A fatality inquiry into the death of a young girl details a system that simply failed to act and now the girl’s mother wants changes.
Velvet Martin says she was told her daughter would have severe disabilities when she was born in 1993 and that in order to get the best supports she should be in government care.
Martin trusted that decision and her daughter Samantha was put into foster care.
The Martins had regular visits and eventually they as well as school officials started documenting injuries Samantha was suffering.
The wounds ranged from bumps and bruises to fractures and bone breaks. The girl was also well underweight and hovered around 50 pounds between age 10 and 13.
School officials were growing concerned Samantha was suffering seizures.
That’s when Martin began the fight to get Samantha back home. Just months after that happened in 2006, she died.
“We trusted and that is something that I will always regret,” said Martin.
She fought for years to have a fatality inquiry performed.
When that finally happened the judge heard testimony teachers noticed the foster parents’ biological child’s lunches were more balanced. When the school raised the issue, the foster mother’s response was to tell the school to “fill Samantha up with water.”
Heath records showed a period of 3 years where Samantha was not seen by a pediatrician or family doctor despite suspected seizures. Caseworkers didn’t meet with the child for 14 months.
“There’s a lot of complexities when it comes to child protection but what this fatality report does is it shows a failure at the most basic of levels,” said NDP MLA Rachel Notley. “Nutrition and health care and following up when the teacher calls to say I think there’s something wrong.”
The inquiry contains recommendations including:
- Ensuring caseworkers have accurate and up to date information
- Ensuring children are actually receiving annual medical checkups
- When observations about injuries are made by reliable sources that a medical examination is performed
- Ensuring caseworkers have a reasonable case load
“Beyond policy there needs to be repercussions when policy is not adhered to. And government employees must not be above the law.

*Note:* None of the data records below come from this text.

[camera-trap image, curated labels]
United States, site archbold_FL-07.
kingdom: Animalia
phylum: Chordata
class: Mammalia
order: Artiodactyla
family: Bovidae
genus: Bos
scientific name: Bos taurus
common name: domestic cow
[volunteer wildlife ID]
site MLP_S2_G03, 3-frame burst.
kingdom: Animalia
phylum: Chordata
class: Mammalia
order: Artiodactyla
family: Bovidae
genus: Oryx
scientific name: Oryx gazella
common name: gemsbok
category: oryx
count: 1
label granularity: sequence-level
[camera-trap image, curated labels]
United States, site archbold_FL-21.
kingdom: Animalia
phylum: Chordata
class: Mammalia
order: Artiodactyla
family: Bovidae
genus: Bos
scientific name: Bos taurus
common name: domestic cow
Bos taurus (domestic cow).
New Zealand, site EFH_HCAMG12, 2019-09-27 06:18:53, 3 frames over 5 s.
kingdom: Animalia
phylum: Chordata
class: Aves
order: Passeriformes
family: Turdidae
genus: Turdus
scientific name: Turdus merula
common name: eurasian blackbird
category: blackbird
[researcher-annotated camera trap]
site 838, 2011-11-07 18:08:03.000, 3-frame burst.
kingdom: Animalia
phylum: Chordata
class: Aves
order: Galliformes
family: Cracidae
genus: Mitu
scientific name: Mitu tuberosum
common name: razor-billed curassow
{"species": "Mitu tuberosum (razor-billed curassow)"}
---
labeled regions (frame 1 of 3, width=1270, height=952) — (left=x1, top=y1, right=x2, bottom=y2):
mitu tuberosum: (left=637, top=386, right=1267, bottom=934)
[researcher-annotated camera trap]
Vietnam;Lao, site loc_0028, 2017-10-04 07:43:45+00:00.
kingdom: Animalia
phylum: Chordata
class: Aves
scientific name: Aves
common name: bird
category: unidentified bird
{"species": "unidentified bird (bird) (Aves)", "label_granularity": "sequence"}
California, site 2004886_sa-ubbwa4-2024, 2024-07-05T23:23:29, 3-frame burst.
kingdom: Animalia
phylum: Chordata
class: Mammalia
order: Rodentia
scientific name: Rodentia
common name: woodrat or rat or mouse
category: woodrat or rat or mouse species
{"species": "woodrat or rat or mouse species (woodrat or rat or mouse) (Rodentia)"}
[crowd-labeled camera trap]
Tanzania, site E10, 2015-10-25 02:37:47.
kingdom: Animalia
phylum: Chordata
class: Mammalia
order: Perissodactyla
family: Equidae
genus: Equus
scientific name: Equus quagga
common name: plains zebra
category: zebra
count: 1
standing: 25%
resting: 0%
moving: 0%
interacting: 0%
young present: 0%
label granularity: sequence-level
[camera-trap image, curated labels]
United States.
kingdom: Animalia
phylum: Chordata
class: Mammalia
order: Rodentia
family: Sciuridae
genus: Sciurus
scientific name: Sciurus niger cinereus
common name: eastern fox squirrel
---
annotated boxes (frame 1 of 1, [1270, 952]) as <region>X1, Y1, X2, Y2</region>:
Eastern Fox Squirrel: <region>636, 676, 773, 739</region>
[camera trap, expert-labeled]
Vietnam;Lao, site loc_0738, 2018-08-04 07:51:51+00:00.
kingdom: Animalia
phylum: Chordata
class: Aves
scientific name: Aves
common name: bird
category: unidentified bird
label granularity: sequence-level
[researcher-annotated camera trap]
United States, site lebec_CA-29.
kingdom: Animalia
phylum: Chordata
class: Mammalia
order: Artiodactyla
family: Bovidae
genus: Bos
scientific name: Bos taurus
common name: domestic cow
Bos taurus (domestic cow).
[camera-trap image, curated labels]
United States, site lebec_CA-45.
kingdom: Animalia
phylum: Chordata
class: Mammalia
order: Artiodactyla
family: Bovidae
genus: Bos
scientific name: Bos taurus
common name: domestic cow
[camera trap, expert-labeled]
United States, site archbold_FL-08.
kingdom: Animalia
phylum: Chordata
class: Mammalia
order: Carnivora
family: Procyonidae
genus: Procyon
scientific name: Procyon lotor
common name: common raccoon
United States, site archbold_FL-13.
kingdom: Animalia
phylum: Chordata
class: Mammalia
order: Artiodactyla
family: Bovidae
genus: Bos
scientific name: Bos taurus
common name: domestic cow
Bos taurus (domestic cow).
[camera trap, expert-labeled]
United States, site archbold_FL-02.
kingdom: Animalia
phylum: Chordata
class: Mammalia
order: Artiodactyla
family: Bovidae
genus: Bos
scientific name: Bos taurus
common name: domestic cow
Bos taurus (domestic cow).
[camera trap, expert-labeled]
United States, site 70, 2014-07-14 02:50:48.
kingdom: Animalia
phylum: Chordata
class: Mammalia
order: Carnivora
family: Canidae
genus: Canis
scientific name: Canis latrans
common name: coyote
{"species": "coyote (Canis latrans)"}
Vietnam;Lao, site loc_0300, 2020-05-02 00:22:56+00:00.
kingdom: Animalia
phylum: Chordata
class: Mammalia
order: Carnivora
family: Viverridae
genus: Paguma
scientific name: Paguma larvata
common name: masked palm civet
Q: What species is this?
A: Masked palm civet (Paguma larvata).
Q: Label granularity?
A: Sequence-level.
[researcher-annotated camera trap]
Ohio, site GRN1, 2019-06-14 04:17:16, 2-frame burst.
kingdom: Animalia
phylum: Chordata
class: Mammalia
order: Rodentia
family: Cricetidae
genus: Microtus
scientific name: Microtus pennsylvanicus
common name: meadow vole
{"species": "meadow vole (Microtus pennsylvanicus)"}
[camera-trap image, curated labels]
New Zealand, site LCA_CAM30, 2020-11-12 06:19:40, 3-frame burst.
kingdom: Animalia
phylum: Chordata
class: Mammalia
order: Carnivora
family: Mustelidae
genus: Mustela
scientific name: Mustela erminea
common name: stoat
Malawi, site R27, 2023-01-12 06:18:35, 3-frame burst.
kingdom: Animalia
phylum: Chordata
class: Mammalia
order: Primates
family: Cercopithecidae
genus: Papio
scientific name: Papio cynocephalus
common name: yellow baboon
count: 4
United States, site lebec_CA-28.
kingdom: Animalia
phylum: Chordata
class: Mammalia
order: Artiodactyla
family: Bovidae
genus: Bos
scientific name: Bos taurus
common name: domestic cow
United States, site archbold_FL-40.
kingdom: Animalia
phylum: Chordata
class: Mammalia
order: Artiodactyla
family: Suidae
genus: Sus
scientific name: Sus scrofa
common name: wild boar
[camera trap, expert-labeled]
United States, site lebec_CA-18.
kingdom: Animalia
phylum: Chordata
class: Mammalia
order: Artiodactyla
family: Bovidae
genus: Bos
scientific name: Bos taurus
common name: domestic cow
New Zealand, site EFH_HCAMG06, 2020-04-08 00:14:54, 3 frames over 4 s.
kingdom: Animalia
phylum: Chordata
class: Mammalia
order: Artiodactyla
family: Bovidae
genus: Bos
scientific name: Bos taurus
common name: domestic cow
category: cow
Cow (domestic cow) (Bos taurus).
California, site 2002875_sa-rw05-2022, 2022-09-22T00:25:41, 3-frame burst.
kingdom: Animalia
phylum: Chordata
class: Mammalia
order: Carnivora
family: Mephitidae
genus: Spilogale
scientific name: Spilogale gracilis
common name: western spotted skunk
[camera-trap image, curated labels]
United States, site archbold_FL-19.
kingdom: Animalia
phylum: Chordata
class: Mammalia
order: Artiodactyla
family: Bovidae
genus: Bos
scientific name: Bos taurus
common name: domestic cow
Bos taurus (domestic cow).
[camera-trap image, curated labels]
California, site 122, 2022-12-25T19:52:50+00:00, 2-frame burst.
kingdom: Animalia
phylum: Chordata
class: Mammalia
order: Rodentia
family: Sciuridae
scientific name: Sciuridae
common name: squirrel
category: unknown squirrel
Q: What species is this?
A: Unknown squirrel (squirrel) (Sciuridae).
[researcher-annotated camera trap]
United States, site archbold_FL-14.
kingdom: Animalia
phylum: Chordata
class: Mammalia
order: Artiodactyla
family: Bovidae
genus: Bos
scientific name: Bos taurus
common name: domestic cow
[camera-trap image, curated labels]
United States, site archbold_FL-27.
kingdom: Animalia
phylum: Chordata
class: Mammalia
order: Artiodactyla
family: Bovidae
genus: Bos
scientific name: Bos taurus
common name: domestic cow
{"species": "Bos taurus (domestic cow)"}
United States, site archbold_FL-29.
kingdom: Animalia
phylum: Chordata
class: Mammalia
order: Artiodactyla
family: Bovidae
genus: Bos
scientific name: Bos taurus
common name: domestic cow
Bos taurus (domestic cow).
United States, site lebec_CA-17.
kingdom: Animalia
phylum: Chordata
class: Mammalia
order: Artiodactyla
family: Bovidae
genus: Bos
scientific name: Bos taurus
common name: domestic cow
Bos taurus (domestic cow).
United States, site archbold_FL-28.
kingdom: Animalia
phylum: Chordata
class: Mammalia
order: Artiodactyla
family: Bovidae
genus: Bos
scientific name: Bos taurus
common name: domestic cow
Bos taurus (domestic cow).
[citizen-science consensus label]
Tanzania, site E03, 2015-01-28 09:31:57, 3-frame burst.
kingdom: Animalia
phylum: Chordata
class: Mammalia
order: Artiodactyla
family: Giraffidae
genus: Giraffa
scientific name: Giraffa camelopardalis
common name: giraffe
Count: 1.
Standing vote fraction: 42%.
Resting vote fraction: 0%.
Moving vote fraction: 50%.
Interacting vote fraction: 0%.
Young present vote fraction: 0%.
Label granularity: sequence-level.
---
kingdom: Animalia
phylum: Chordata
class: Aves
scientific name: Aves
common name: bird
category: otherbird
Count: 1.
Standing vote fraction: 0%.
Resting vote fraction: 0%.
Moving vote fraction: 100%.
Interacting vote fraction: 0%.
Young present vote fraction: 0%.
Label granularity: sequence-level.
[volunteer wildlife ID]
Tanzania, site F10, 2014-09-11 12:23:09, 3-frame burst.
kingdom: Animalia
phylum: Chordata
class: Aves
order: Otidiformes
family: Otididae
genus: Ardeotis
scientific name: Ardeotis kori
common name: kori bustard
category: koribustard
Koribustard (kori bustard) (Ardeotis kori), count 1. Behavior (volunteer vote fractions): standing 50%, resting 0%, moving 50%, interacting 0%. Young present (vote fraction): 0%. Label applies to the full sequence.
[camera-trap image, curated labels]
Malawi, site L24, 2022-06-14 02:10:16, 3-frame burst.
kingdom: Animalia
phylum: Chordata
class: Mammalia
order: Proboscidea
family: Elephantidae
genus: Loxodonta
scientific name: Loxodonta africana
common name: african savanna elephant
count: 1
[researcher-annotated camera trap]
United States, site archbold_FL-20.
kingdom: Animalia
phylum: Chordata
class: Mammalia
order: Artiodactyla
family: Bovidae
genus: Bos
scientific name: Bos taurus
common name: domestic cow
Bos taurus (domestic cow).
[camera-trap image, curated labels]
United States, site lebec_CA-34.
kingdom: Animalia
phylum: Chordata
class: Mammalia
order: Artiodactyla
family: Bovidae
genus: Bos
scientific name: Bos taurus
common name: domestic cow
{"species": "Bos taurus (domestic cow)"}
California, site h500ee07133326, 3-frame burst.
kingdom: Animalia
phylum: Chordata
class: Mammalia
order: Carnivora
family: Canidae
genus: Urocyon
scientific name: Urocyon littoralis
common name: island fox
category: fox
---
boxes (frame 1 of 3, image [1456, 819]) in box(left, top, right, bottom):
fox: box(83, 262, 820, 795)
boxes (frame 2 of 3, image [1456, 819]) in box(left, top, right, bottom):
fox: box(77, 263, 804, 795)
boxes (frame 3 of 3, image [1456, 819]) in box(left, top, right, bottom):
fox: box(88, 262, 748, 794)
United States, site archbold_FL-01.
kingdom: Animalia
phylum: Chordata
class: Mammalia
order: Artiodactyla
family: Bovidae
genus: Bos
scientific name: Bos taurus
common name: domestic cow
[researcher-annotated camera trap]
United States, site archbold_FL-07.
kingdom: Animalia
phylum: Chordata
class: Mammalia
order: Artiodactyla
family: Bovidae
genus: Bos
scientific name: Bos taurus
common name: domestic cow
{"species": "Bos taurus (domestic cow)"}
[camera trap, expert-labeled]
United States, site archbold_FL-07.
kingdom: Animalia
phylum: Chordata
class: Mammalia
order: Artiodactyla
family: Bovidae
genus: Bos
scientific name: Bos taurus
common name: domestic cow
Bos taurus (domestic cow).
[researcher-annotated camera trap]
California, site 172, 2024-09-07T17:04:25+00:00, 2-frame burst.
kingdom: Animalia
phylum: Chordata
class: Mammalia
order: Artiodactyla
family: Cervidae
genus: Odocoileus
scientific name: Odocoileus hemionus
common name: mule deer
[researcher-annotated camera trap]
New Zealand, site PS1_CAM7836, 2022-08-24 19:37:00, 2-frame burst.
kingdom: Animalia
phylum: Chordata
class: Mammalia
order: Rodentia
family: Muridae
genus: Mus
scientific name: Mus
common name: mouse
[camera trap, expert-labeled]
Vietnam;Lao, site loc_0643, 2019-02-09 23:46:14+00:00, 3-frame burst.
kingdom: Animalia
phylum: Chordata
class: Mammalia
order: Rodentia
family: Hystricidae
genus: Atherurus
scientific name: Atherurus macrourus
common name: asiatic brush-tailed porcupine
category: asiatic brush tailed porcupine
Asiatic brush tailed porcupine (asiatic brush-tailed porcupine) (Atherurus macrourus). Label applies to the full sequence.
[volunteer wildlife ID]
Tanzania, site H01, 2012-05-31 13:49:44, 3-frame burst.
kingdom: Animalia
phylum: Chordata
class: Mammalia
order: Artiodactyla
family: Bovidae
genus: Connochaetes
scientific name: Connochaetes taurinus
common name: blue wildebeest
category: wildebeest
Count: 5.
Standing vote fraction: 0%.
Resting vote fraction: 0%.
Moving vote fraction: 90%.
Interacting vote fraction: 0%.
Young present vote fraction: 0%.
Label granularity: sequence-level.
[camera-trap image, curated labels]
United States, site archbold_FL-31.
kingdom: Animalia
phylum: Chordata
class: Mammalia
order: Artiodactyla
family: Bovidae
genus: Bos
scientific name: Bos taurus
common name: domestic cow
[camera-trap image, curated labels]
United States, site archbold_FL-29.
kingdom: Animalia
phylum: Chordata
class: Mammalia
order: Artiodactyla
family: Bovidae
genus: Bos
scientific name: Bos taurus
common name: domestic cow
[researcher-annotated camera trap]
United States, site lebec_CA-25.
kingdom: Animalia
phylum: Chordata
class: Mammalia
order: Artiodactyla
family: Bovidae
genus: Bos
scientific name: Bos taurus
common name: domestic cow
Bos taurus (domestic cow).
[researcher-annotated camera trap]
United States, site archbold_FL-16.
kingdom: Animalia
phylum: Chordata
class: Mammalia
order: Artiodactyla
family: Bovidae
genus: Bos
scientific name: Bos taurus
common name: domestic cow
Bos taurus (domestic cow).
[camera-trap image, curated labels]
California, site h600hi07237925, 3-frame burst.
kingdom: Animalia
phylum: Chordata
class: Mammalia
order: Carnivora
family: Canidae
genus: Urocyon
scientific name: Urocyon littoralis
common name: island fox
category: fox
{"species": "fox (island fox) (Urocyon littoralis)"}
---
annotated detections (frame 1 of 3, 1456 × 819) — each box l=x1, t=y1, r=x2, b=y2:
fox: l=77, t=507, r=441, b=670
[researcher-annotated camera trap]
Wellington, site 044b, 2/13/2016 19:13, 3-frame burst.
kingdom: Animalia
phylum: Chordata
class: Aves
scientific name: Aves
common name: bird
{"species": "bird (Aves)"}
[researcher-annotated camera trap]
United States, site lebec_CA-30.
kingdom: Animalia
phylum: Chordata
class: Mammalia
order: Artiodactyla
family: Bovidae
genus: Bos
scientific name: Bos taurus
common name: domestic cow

They must be accountable to the law just like everybody else,” said Martin in reaction to the recommendations.
“It’s hoops that people are jumping through and children don’t have time to wait, they end up dying,” she adds.
On Friday Human Services Minsiter Dave Hancock had yet to read the inquiry’s recommendations. His press secretary Craig Loewen said considerations will be taken.
“Of course, we do take the recommendations and results of these inquiries very seriously so we will be taking a look at them very shortly here and seeing what changes we can make,” he said.
No timeline has been given for when those changes would be made but Loewen said there have been several changes to the system since Samantha died so the recommendations could be repetitive.
While Martin hopes changes are made, she said there’s one thing she wouldn’t change.
“I’m very happy to have been Samantha’s Mom. I would do it all over again, as hard as it has been. But I would do it all over again.”